What does fat-washing mean?
Fat-washing is similar to traditional infusions and involves flavoring alcohol with liquid fat; in this case, we’re using gin with a cannabis-infused olive oil. Regardless of whether you use herbs, spices, fruits, or fats as the main flavor-adding ingredient, alcohol extracts the flavors and terpenes. Both fat-soluble and water-soluble molecules get extracted and infused into the spirits.
I’m constantly looking for creative uses for my infusions. I’ve been having so much fun experimenting with my new LEVO that I recently found myself with a glut of infused oils to play with.
I had leftover cannabis-infused extra virgin olive oil after making my easy infused olive oil cake, so I decided to infuse some green olives and fat-washed gin. These infused olives are always handy to have lying around the bar for garnishing savory cocktails and they also make beautiful last-minute gifts tucked into a glass jar with a ribbon around the top.
So what are cannabis bitters, you might ask?
Cannabis bitters can best be defined as an aromatic flavoring agent made from infusing a variety of botanical ingredients, roots, barks, fruits, and herbs (including, yes, herb) in a high-proof spirit or grain alcohol.
When thoughtfully paired with high-proof alcohol, weed infusions can impart subtle herbaceous notes and bring out nuanced flavor profiles of the base spirits they’re blended with.
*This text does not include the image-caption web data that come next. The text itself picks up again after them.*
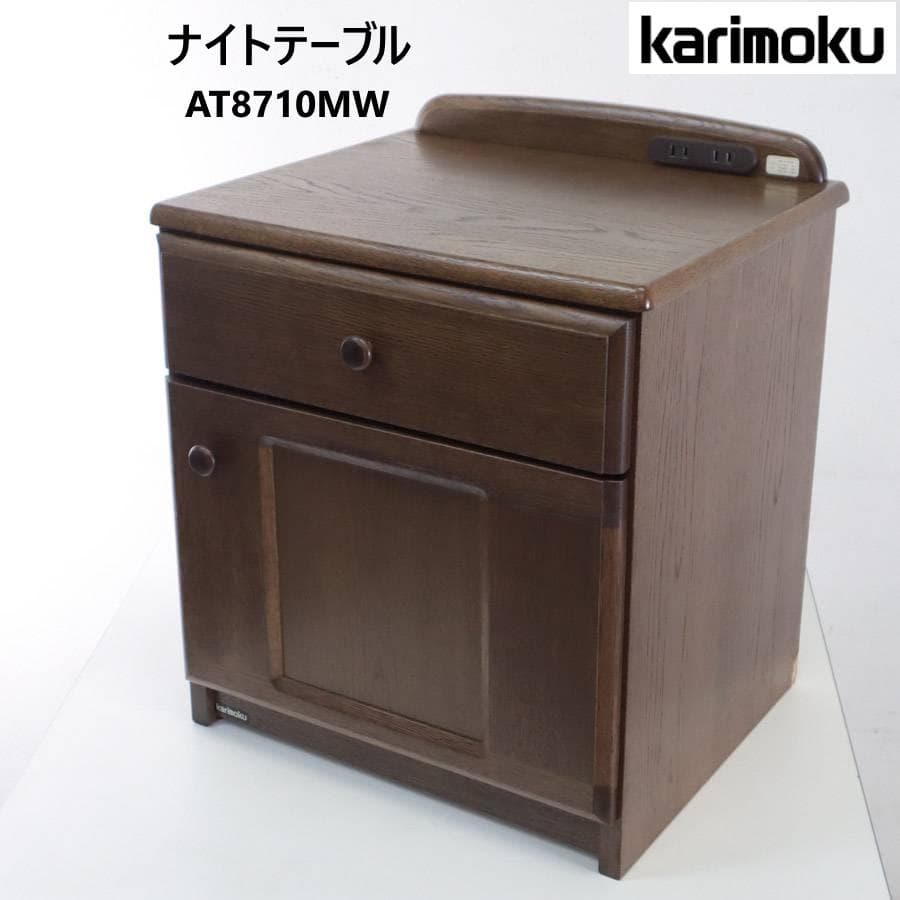 カリモク家具 ナイトテーブル サイドテーブル コンセント付き AT8710MW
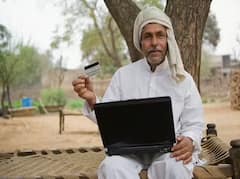 Kisan Credit Card: કિસાન ક્રેડિટ કાર્ડથી સસ્તા વ્યાજ દરે ખેડૂતેને મળે છે લોન, આ ડોક્યુમેંટ્સની પડે છે જરૂર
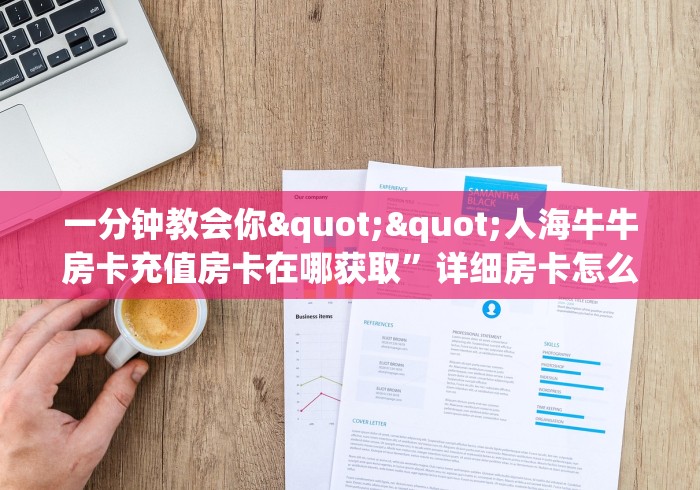 一分钟实测分享“新众亿大厅怎么买房卡”房卡指定全渠道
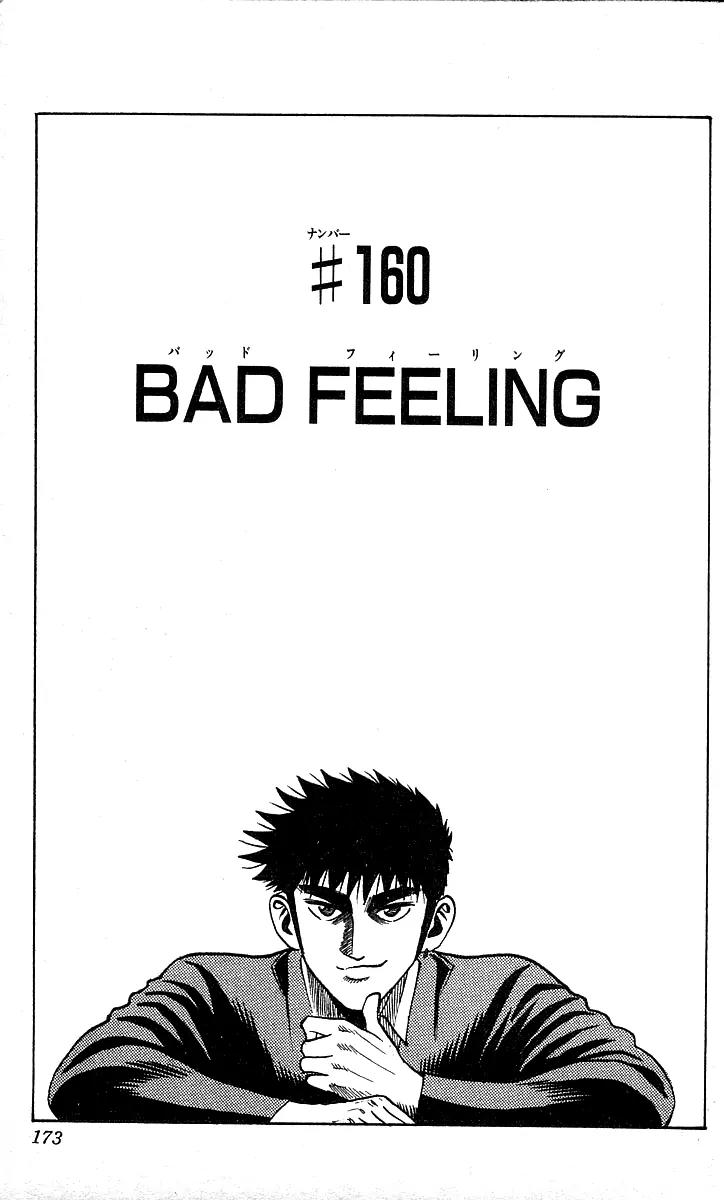 Hareluya II Boy Chapter 160 page 2 - Chapter 160: Bad Feeling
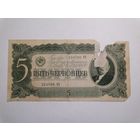 5 червонцев 1937 2 год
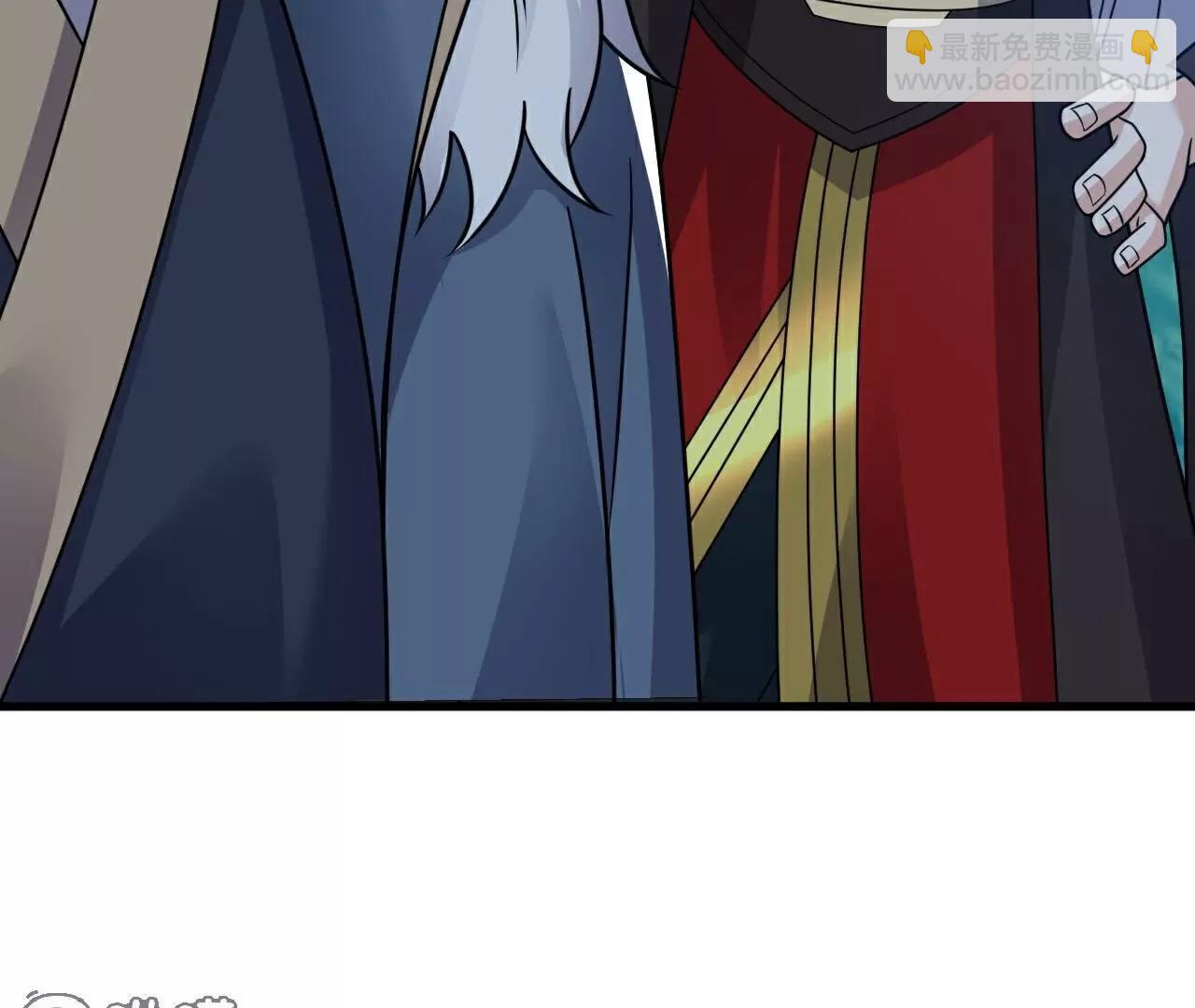 仙武帝尊 - 第791話  正在渡劫(1/4) - 5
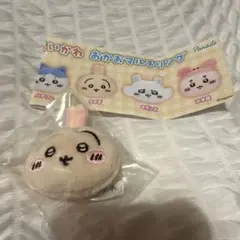 ちいかわ おかおマルチリング うさぎ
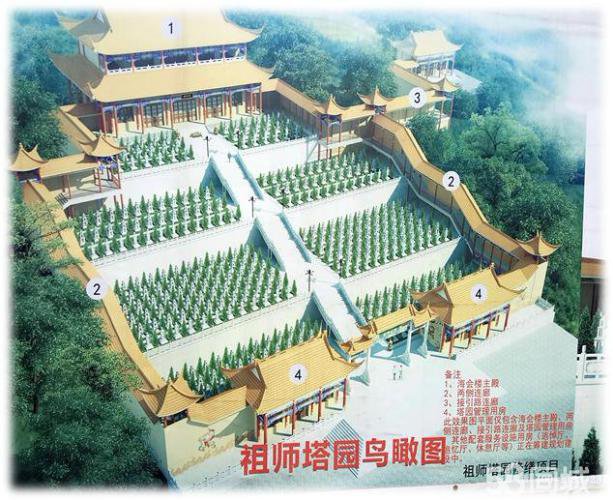 湖南株洲市祖师塔陵园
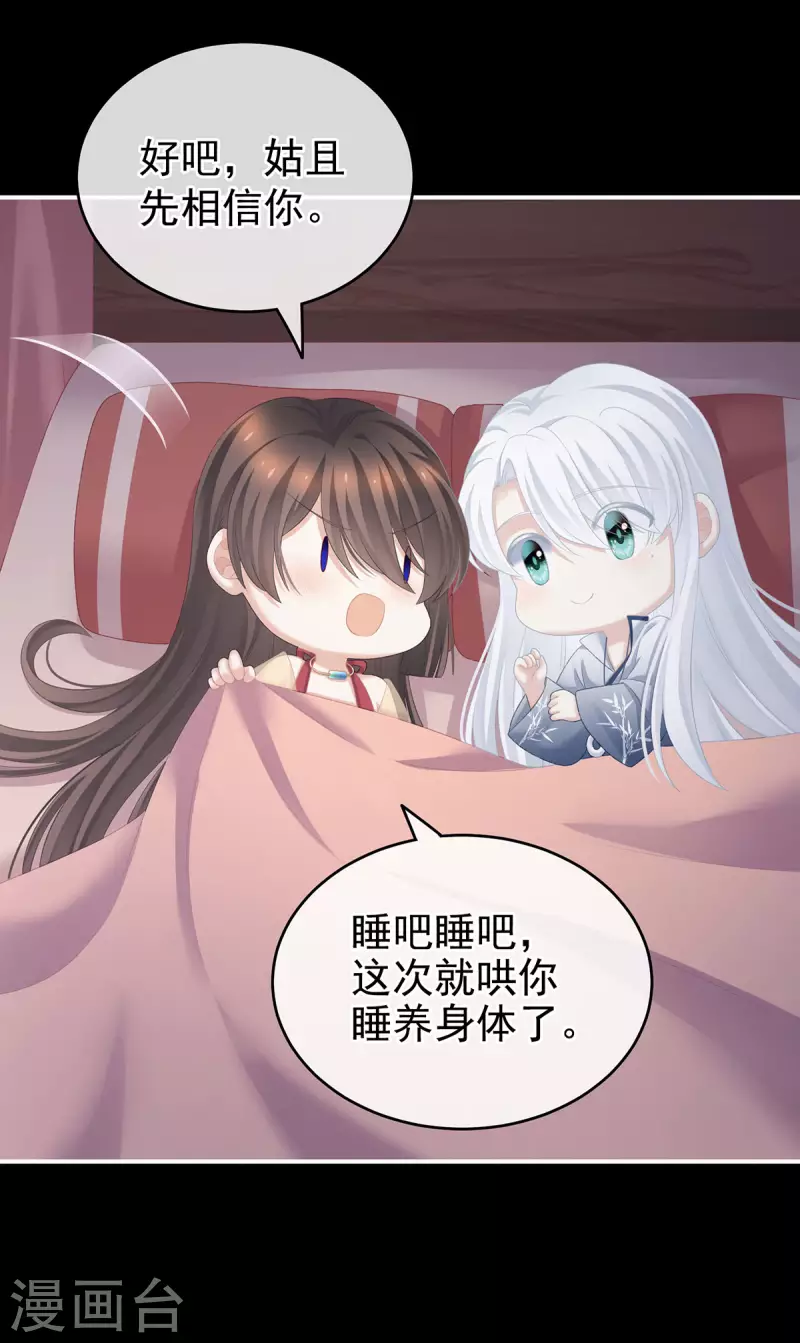 《女帝的后宫》漫画最新章节第236话 哄睡免费下拉式在线观看章节第【23】张图片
Citrus and piney sativas tend to go well with more botanical spirits like gin, tequila, and mezcal, while danker Indica strains lend themselves to fuller-bodied brown spirits, like whiskey.
A necessary component for making nearly all THC-infused concoctions. Once on hand, you can use your own homemade cannabis simple syrup to spruce up all kinds of libations and make potables even more potent.
Whether you choose to spike your morning beverage, stir into citrus juices, mix with shrubs, and/or build cannabis cocktails, this versatile medicated sweetener belongs in the home of any deserving Chron Vivant.